Es kann nicht gutgehen, Hulk Hogan zurückzuholen. Es war die weit verbreitete Meinung unter Wrestling-Fans vor 23 Jahren.
Ein WWE-Moment für die Ewigkeit
Der Mann, dessen Popularität WWE in den achtziger Jahren zur Weltmarke gemacht hatte, habe abgewirtschaftet, fanden damals viele. Lange vor dem folgenschweren Rassismus-Skandal und seinen bizarren Wahlwerbe-Auftritten für Donald Trump hatte sich das Image des Hulksters im Jahr 2002 zum Negativen verändert.

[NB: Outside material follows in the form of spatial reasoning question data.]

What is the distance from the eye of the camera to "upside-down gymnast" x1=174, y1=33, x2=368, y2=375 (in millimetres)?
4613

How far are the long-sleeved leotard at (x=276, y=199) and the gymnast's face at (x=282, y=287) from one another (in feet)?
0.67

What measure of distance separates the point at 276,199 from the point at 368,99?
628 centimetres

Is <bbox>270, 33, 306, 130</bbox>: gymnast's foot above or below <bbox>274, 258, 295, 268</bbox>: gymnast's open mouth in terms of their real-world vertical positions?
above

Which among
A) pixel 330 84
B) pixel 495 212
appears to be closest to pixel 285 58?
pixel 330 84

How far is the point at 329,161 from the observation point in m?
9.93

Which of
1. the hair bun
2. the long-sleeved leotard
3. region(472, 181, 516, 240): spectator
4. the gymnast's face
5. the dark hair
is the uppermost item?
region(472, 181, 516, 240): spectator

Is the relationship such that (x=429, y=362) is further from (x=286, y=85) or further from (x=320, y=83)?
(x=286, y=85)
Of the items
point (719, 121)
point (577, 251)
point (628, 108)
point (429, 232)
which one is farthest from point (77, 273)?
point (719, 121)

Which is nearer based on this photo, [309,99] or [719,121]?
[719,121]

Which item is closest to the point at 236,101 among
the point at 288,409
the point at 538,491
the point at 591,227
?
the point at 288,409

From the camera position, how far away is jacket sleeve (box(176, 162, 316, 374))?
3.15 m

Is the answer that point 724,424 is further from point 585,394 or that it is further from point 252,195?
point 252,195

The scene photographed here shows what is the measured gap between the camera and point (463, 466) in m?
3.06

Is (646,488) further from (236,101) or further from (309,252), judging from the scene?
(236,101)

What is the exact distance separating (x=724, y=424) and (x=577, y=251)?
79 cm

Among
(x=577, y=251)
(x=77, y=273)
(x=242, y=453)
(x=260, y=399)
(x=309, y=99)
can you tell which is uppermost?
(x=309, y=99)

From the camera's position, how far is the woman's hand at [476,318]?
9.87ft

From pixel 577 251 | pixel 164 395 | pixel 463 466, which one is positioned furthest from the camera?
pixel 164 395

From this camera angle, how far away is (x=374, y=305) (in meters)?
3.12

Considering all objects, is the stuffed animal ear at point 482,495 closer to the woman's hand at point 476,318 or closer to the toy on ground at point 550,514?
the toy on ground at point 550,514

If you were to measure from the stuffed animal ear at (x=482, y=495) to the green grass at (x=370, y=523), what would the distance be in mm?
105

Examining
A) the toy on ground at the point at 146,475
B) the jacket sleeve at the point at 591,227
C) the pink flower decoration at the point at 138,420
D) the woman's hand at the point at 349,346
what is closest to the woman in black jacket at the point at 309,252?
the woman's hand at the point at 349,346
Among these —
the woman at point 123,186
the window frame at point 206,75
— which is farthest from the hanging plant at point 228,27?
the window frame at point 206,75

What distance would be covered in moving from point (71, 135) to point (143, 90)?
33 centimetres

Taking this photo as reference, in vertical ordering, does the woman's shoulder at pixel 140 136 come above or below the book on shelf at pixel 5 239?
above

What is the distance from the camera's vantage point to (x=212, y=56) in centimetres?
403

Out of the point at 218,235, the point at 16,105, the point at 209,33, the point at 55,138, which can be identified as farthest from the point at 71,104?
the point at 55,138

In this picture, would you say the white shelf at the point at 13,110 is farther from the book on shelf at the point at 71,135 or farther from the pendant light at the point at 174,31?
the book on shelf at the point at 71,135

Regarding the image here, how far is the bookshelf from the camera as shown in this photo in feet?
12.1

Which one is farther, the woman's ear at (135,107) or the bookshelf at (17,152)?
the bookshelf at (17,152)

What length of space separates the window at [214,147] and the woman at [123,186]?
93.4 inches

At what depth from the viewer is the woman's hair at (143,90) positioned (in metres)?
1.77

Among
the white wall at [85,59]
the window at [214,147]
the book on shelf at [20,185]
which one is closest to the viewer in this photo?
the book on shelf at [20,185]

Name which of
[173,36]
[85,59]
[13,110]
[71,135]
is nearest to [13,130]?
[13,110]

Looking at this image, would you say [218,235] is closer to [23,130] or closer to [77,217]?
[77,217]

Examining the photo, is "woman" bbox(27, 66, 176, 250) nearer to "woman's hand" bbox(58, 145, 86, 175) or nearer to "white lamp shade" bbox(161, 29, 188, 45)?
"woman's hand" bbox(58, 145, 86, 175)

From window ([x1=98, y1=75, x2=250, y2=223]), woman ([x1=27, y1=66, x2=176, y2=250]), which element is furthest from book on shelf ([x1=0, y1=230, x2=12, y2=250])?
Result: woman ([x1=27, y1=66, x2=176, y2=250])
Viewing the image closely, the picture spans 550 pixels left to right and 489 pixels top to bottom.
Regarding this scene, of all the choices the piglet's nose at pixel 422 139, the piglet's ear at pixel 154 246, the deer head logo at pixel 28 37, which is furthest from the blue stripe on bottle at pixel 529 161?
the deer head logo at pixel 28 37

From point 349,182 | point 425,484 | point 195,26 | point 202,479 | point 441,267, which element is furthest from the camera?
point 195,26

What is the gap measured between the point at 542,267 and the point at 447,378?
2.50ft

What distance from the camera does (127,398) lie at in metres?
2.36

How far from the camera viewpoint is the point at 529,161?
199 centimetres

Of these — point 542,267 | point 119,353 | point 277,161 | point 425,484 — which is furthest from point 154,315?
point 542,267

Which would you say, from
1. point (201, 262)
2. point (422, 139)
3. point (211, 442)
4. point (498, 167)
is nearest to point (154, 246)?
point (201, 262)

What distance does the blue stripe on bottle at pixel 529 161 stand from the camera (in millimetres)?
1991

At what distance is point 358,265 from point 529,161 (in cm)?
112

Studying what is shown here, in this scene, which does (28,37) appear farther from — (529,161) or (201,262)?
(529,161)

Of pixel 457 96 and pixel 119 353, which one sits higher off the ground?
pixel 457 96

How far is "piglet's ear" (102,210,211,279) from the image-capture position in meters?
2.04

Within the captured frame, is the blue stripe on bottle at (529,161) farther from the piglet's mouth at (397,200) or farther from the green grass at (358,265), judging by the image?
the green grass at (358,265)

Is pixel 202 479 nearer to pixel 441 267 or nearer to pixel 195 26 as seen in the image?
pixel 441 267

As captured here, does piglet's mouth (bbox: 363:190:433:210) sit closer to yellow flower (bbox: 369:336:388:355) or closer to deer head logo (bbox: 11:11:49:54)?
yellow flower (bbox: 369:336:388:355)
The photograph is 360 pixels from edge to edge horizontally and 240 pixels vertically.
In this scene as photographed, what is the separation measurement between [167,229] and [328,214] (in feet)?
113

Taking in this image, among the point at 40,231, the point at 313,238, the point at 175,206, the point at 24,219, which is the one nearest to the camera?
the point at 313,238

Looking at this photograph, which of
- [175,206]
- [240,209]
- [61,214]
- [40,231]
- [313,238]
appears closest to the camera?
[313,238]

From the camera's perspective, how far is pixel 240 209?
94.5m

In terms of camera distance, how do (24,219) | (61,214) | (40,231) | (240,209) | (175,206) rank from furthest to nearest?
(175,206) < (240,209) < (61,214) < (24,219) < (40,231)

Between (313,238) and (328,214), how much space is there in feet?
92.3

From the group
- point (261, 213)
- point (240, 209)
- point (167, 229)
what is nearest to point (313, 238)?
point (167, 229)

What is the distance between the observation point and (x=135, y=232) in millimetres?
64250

Der einstige Liebling der (Wrestling-)Nation galt damals für viele seiner einstigen Verehrer als verkommene Egomane, der nur auf den eigenen Vorteil aus sei. Und als einer der Hauptschuldigen am Untergang des WWE-Konkurrenten WCW, zu dem Hogan 1994 gewechselt war und der 2001 nach einem zwischenzeitlichen Boom untergegangen war – nicht ohne Hogan vorher spektakulär unwürdig vom Hof zu jagen.
Es schien zu diesem Zeitpunkt undenkbar, dass der damals 48-Jährige nochmal auf der großen Wrestling-Bühne auftauchen würde. Und die Fans nochmal so begeistern würde wie zu seinen besten Zeiten, womöglich mehr denn je. Doch genau das geschah heute vor 23 Jahren mit dem legendären WrestleMania-Match gegen Dwayne „The Rock“ Johnson.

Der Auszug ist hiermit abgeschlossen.